**PROBLEM TO SOLVE**
As the answer, give exactly the lines of the records below from the one with "Liquidation Lot: (200)" through the one with "Lentil and Tomato", ends included and pictures left out.

**** DATA FOR PROCESSING ****

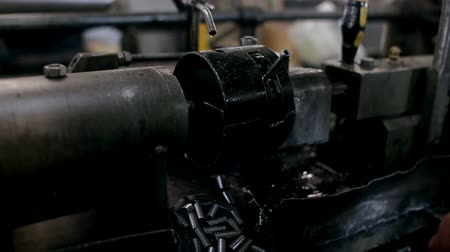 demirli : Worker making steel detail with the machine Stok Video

****
**** DATA FOR PROCESSING ****

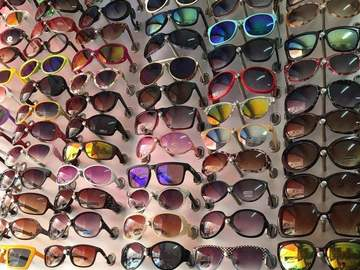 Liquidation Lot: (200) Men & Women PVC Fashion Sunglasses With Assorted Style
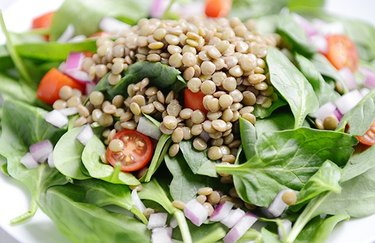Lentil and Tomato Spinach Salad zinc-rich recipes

****

**RESULT OF THIS EXERCISE**
 Liquidation Lot: (200) Men & Women PVC Fashion Sunglasses With Assorted Style
Lentil and Tomato Spinach Salad zinc-rich recipes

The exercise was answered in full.